Accessibility is also a major consideration as the delivery of ATMPs is complicated due to their personalised nature. Accessibility challenges exist in the NHS in situations where clinical services are not currently aligned with ATMP requirements. Although NHSE has moved quickly to adapt processes where needed, change to service provision inevitably takes time and represents a barrier to adoption. A systematic analysis of the number of future ATMPs, the typical support services required, and the geographic dispersion is necessary to inform health service planning. At the individual ATMP level, considerations of the health service impact of a new treatment should be addressed as early as possible through horizon scanning to better prepare providers and reduce the time to patient access.
Domain (Impact)* |
Challenge |
Proposed Solution |
Feasibility** |
---|---|---|---|
Assessment | |||
4 | Difficult to estimate long-term outcomes gain (QALYs) vs comparators for ATMPs |
Propose solutions in the NICE HTA methods review including: • Technical solution for extrapolating short-term data • Incorporating ITC data • Use of real-world evidence Adaptive assessment processes to manage uncertainty around estimates of long-term effects |
+++ |
4 | The assessment of cost-effectiveness can be challenging for ATMPs and include sensitivity to discount rates and calculation of potential long-term cost savings | Applying a greater use of existing flexibility in discount rates for ATMPs and guidance on long-term data extrapolation | +++ |
Affordability | |||
4 | Uncertainty about NHS flexibility and capability to negotiate innovative payment models | Building ATMP expertise in the NHS commissioning process to better align product value and expenditure | + |
4 | Multiple P&R pathways with variable ICER thresholds and limited willingness to pay | Alignment with NICE and NHS on a sustainable pathway for assessment of ATMPs | ++ |
4 | Annual budget impact threshold of £20M affects ATMPs greater than continuous treatments | Bring proposals for innovative payment options to commercial discussion | ++ |
Availability | |||
2 | Treatment via cross-border initiatives is deemed a route of last resort within the NHS | Education on the benefit of cross-border healthcare in concentrating clinical and technical expertise in order to avoid delays to patient access at the time of marketing approval | ++ |
Accessibility | |||
2 | Uncertainty about capacity and reconfiguration of associated clinical services (e.g., apheresis units, inpatient beds, and intensive care units) | Analysis of clinical services requirements for future ATMP use incorporated into NHS planning process.

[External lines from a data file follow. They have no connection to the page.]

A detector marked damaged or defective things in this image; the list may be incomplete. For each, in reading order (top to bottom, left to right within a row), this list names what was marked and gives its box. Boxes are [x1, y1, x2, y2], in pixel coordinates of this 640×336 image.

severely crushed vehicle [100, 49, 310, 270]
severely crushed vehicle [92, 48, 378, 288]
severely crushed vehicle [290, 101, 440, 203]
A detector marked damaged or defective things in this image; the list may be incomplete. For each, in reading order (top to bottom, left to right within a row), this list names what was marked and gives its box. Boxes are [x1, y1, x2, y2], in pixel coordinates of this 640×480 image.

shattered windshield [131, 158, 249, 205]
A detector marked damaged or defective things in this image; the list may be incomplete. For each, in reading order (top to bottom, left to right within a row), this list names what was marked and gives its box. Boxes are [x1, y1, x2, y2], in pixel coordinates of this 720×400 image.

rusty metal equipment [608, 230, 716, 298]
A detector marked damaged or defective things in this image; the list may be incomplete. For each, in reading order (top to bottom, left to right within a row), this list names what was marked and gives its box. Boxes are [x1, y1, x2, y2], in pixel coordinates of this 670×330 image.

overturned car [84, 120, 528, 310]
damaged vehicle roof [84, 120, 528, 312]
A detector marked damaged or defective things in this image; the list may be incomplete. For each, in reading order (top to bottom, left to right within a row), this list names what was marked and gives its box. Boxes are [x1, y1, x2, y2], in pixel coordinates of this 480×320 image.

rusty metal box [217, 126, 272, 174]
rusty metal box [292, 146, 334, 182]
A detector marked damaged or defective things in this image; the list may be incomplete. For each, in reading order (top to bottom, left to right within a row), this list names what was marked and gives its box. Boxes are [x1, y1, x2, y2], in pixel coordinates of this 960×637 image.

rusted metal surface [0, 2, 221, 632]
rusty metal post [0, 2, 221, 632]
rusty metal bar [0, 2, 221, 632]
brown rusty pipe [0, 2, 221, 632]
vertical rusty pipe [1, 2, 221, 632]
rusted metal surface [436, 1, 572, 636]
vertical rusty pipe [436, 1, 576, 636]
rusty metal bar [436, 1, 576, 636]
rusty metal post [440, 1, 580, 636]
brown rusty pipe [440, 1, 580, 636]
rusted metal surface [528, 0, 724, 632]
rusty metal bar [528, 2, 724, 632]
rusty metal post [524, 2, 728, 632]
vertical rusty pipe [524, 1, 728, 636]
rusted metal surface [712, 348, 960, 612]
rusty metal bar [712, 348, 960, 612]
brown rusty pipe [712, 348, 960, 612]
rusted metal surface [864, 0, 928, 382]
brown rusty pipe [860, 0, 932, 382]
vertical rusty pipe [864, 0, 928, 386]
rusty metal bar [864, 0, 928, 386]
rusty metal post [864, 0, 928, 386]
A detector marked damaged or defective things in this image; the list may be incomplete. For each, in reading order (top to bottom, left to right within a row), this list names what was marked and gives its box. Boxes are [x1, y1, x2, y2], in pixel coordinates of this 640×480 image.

Horizon scanning to identify service requirements at the individual ATMP level | + |
Notes
*The working group assessment of the relative impact of the challenge of each domain on patient access is represented by Harvey balls from highest (represented by a full blue Harvey ball) to lowest (represented by an empty, white Harvey ball); **Feasibility: Working Group assessment of feasibility of solutions to be implemented. + low feasibility, ++ medium feasibility, +++ high feasibility.